This is where we cross over from perhaps negligent, perhaps lazy, perhaps lightweight study material, and into the unbelievable and just plain ridiculous. Ready?
Here’s the question: Where are the observations about net close-up diopters for the participants? This is a big one.
In other words, if you are undercorrected by 0.50 diopters but compensate by moving your screen to 30cm in front of your eyes, you are in effect massively overcorrected, compared to say someone who is not undercorrected (ie. less likely to develop significant bad close-up habits of this nature) who may stay at 50cm. Also of course, close-up times per day, not available, zero data on accommodation (ciliary spasm), we’ve got nothing here telling us anything about the participants eye’s strain and stimulus exposure or reaction to it, during the study.
Make sense? (Sure seems like video would be much more fun to go through all of this.)
Yea, their (subjective!) measurement says subject A is undercorrected. But progressive myopia happens from hyperopic defocus, which you get primarily when you use a distance prescription in close-up. So how long where these subjects in close-up, per day? How close were they to screens and pages? What’s the net, actual diopters they were exposing themselves to?
Nothing. Crickets. Our darling study writers don’t even once acknowledge the core concept of hyperopic defocus as driver of axial elongation (or even axial elongation, or anything not 5th grader lightweight work). They don’t mention the drivers of myopia and then they leave out all data on acual diopter exposure.
Makes your brain bleed, all of this.
But let’s be the devil’s advocate. Let’s assume you read this far, and you’re still skeptical. You say Jake, you’re adding constraints that could be argued either way. Maybe it’s not hyperopic defocus that causes progressive myopia.
So let’s get back to the clown show and dig further.
Think about this: What’s perhaps the biggest no-no on planet earth for any sort of study? Beyond skipping critical data points, or ignoring major factors to outcomes, or misrepresenting base terminology?
The biggest no-no you might say, is assuming causality.
As in, assuming that the undercorrection is what’s causing the progressive myopia. Because if that was just an assumption then the rest of the study, however lacking in critical data and making other assumptions all over the place, would just be complete garbage.
And they don’t disappoint us, on this count:
Assuming Undercorrection Cause
Here’s a curious question for you:
What happens when the individuals who are undercorrected, are given “adequate” correction? Would they stop becoming more myopic, faster?

Data excerpts:
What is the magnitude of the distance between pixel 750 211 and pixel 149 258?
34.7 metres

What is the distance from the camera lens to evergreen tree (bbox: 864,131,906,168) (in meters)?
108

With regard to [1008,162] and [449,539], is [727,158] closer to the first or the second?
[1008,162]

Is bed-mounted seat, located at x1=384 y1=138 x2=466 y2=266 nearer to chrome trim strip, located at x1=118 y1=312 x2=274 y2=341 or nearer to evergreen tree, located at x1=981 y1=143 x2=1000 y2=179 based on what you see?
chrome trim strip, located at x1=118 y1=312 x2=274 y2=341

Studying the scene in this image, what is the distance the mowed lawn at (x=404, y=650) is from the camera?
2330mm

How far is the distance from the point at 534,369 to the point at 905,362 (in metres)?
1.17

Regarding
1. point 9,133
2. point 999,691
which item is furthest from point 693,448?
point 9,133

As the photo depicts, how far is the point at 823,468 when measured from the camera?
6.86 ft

Directions:
Continue the critique of the myopia undercorrection study from the end of its last paragraph.

Answer space:
Hmm, you say. Good question, Jake.
Did they go back and give the undercorrected, more rapidly myopia progressing subject the “right” correction later, and observe whether they stopped becoming more myopic at the more rapid rate?
Quick, without looking back at the study, take a quick guess whether this has been addressed.
Will you find any data showing that it’s indeed specifically the under-correction causing the increased myopia progression? No. That’s just mind boggling, truly. So they walked in, decided that undercorrection would be the problem, and built the flimsiest pretext of a “study” around this assumption. And would you know it, they found that their assumption proved correct!
You see why I don’t write critiques of this sort of thing?
Let’s throw in a “oh one more thing”, even if we’re well past making any points that matter.
Glasses Sales Shop Proves: More Glasses = Better
Let’s be gratuitous about this “study”.
Let’s ask: Where was this thing conducted, by whom, should we be in any way concerned about bias? (like it matters considering the heaping piles of assumptions and gratuitously lacking and misrepresented data).
Well, incidentally the study was conducted at a “private optometric practice”. What are the odds that it looked like this?
Where you conduct unbiased myopia studies.
Now granted, this is me just making assumptions.
And realistically, it’s perfectly ok to go to a place that sells a product and ask: “Hey, can we do a study using your shop to find out whether buying more of your product is good for the consumer?”
A science lab.
More could be said here, but this is the guru-limit on nonsense. Go forth and read, come to your own conclusions.